WASHINGTON—Two days before World Rhino Day, in a disgraceful action that disregards the precarious status of a critically endangered species, the U.S. Fish and Wildlife Service has granted approval for the importation of a black rhino hunting trophy into the United States from Namibia, where rhino poaching has dramatically increased in recent years. The Humane Society of the United States, Humane Society International, and the Humane Society Legislative Fund call on the agency to rescind its approval and deny any other trophy import permits to hunters seeking to import their kills of the world’s last remaining black rhinos.

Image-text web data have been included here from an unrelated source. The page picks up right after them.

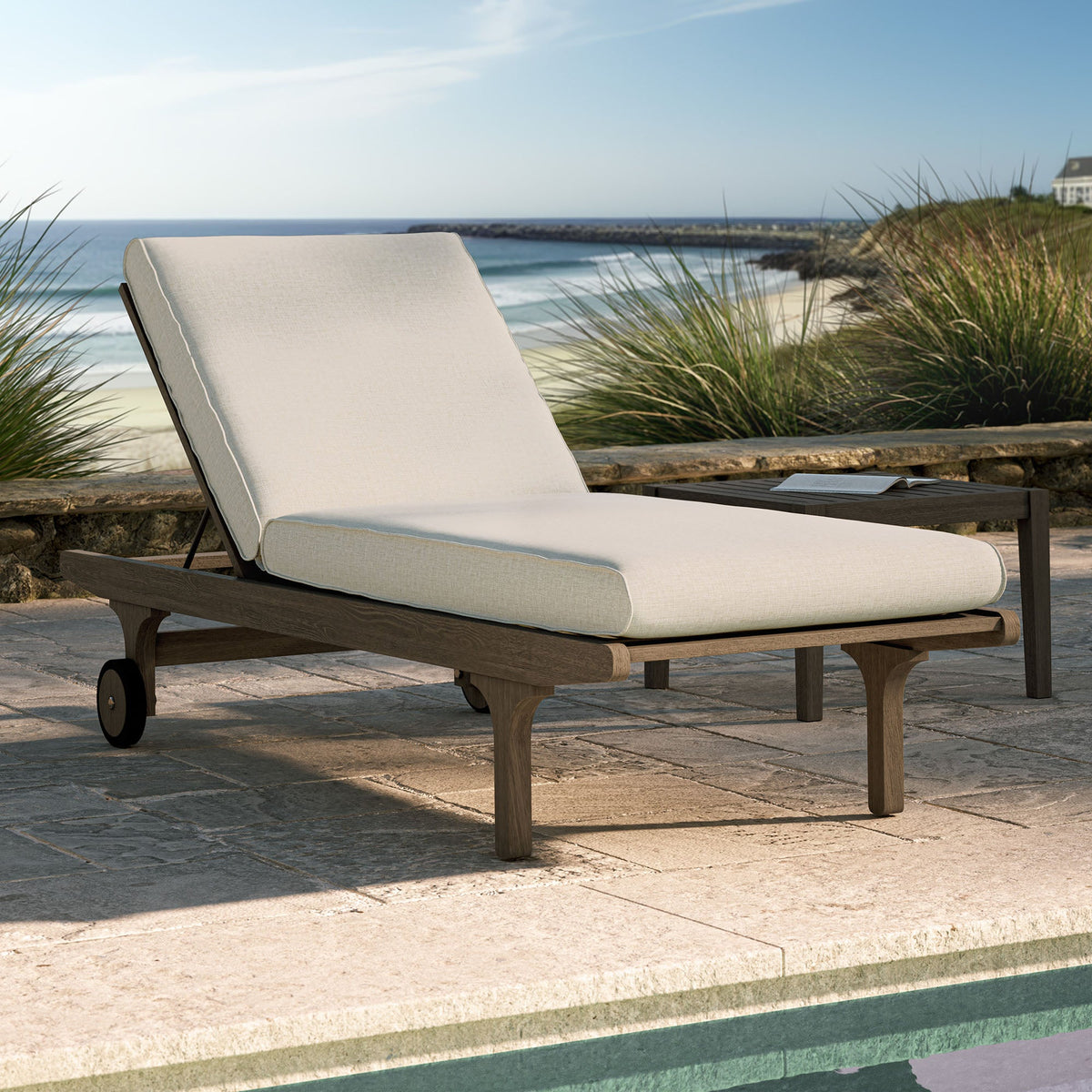 Saratoga teak chaise lounge chair by Modway with beige cushion on seaside patio on Tampa Home & Garden Store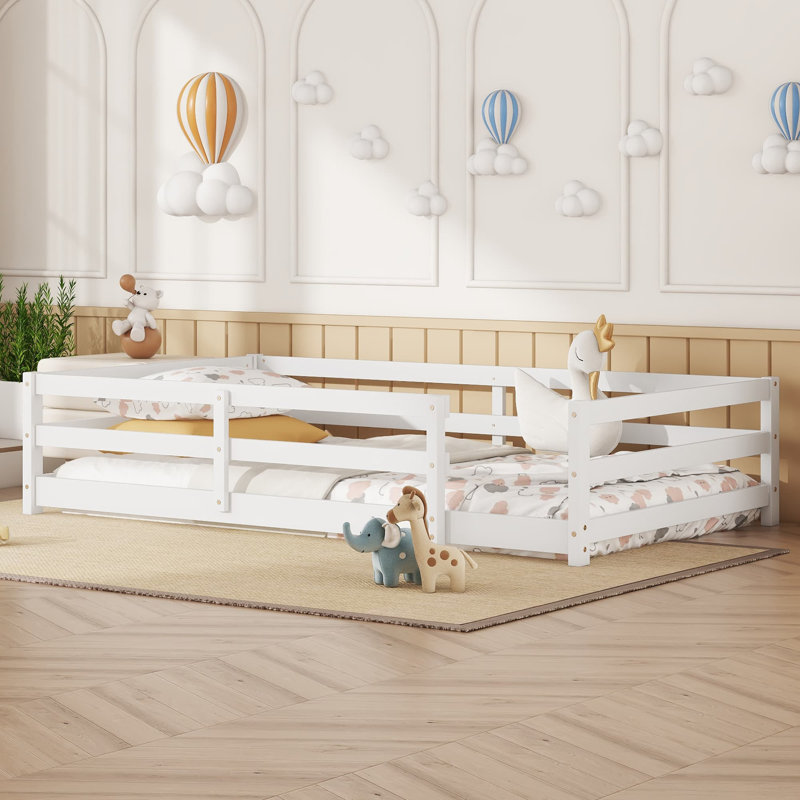 Lit de sol avec clôture Montessori, Twin, White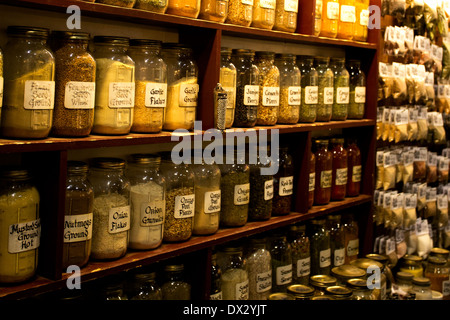 Spices jars at the Farmer's Market Stock Photo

“It is shocking that the Fish and Wildlife Service has chosen to issue a permit when rhino poaching in Namibia has skyrocketed from zero in 2006 to 90 rhinos killed in 2015. The agency should not endorse the killing of a critically endangered species to cater to a wealthy few,” said Iris Ho, senior specialist for wildlife programs and policy at Humane Society International. “The rise of rhino poaching in Namibia shatters the claim that trophy hunting benefits conservation. The United States shouldn’t indulge such pay-to-slay schemes by trophy hunters in search of gruesome prizes to take home. We call on the Fish and Wildlife Service to rescind this permit.”

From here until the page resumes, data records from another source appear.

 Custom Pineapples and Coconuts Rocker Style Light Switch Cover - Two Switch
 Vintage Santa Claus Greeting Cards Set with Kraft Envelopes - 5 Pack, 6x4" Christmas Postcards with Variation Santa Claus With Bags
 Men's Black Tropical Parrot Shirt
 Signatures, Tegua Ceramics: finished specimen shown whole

- Two trophy hunting organizations, the Dallas Safari Club Foundation and Conservation Force, auctioned off the killing of the rhino in December 2016 for $275,000. The hunt took place on Feb. 26, 2017, at the Veronica Game Lodge in Namibia. Conservation Force filed the import permit application on behalf of the billionaire hunter on April 12, 2017, and the USFWS opened a 30-day public comment period on Jan. 4, 2018.

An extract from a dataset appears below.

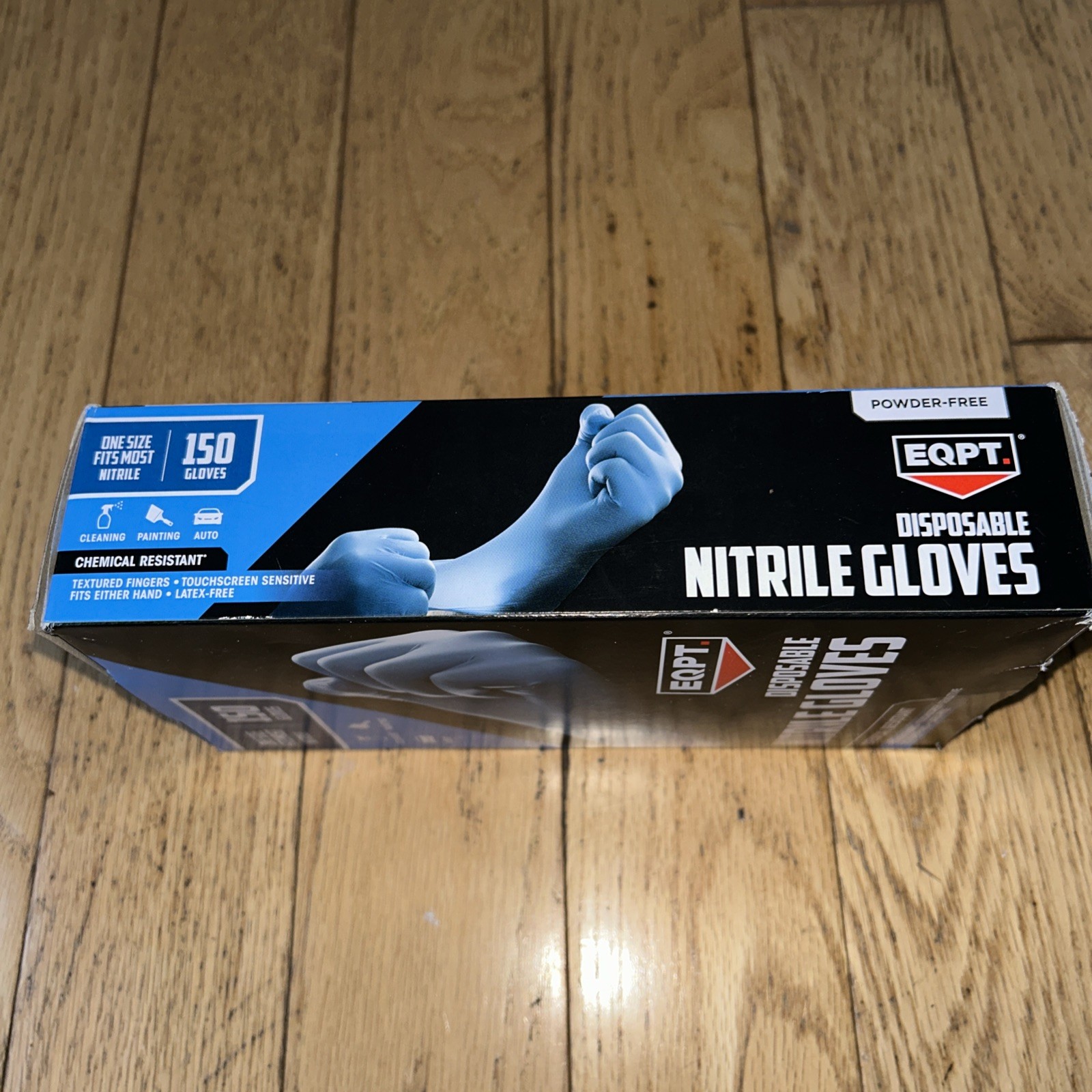 EQPT Industrial Powder-Free Nitrile Gloves ONE 150 ct BOX one Blu size fits most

- Under the U.S. Endangered Species Act, it is illegal to import endangered species unless such action is determined to enhance the propagation or survival of the species or for scientific purposes. Given the increasingly precarious status of black rhinos and the fact that trophy hunting itself constitutes a threat to the species, this vanity import fails to meet that standard.
- Fewer than 5,500 wild black rhinos are left in the world, with just 1,946 in Namibia. Poaching of black rhinos and white rhinos there jumped from zero in 2006 to 30 in 2014 and then tripled to 90 just one year later. The vast majority of rhinos poached in Namibia between 2014 and 2016 were black rhinos. According to the IUCN Species Survival Commission African and Asian Rhino Specialist Groups and TRAFFIC, “The geographical shift in poaching to Namibia over the last two years is worrying.”